(Records of spatial reasoning questions)

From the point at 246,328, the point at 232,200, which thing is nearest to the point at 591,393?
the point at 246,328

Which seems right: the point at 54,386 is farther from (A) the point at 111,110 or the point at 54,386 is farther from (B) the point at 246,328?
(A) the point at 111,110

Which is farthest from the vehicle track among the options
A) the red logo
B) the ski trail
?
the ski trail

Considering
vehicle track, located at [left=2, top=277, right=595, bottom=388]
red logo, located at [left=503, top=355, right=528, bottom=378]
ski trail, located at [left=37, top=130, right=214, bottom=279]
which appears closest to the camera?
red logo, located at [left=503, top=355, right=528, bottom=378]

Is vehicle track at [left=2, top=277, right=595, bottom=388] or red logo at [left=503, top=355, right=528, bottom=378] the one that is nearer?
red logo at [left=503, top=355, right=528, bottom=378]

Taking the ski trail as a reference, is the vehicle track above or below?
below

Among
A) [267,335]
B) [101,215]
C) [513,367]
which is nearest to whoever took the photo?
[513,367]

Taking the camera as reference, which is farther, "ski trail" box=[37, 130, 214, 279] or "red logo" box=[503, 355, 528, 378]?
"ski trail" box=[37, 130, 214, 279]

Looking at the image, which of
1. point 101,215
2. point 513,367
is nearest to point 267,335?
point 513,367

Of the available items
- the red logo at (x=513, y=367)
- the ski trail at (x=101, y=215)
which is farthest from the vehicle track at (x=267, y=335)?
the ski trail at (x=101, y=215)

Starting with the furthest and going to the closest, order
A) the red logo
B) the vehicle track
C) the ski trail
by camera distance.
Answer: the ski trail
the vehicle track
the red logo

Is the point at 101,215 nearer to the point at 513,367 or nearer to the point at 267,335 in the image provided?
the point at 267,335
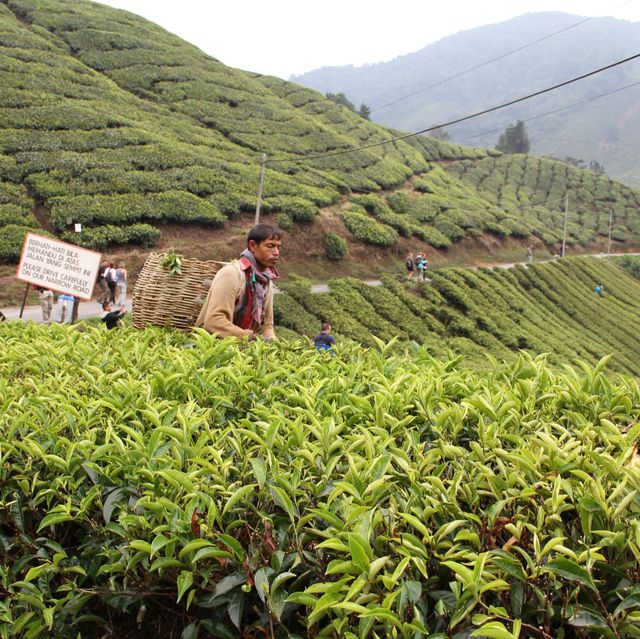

- _Short exercise_
Print all of the lines above word for word, leaving out the pictures.

- _Finished exercise_
From the point at 246,328, the point at 232,200, which thing is nearest to the point at 591,393?
the point at 246,328

Which seems right: the point at 54,386 is farther from (A) the point at 111,110 or the point at 54,386 is farther from (B) the point at 246,328?
(A) the point at 111,110

Which is farthest from the vehicle track among the options
A) the red logo
B) the ski trail
?
the ski trail

Considering
vehicle track, located at [left=2, top=277, right=595, bottom=388]
red logo, located at [left=503, top=355, right=528, bottom=378]
ski trail, located at [left=37, top=130, right=214, bottom=279]
which appears closest to the camera?
red logo, located at [left=503, top=355, right=528, bottom=378]

Is vehicle track at [left=2, top=277, right=595, bottom=388] or red logo at [left=503, top=355, right=528, bottom=378] the one that is nearer?
red logo at [left=503, top=355, right=528, bottom=378]

Taking the ski trail as a reference, is the vehicle track above or below?
below

Among
A) [267,335]
B) [101,215]
C) [513,367]
which is nearest to whoever took the photo?
[513,367]

Taking the camera as reference, which is farther, "ski trail" box=[37, 130, 214, 279] or "red logo" box=[503, 355, 528, 378]?
"ski trail" box=[37, 130, 214, 279]

Looking at the image, which of
1. point 101,215
2. point 513,367
is nearest to point 267,335?
point 513,367

Of the available items
- the red logo at (x=513, y=367)
- the ski trail at (x=101, y=215)
which is farthest from the vehicle track at (x=267, y=335)?
the ski trail at (x=101, y=215)

Starting with the furthest and going to the closest, order
A) the red logo
B) the vehicle track
C) the ski trail
by camera distance.
Answer: the ski trail
the vehicle track
the red logo

Is the point at 101,215 nearer to the point at 513,367 or nearer to the point at 267,335 in the image provided?
the point at 267,335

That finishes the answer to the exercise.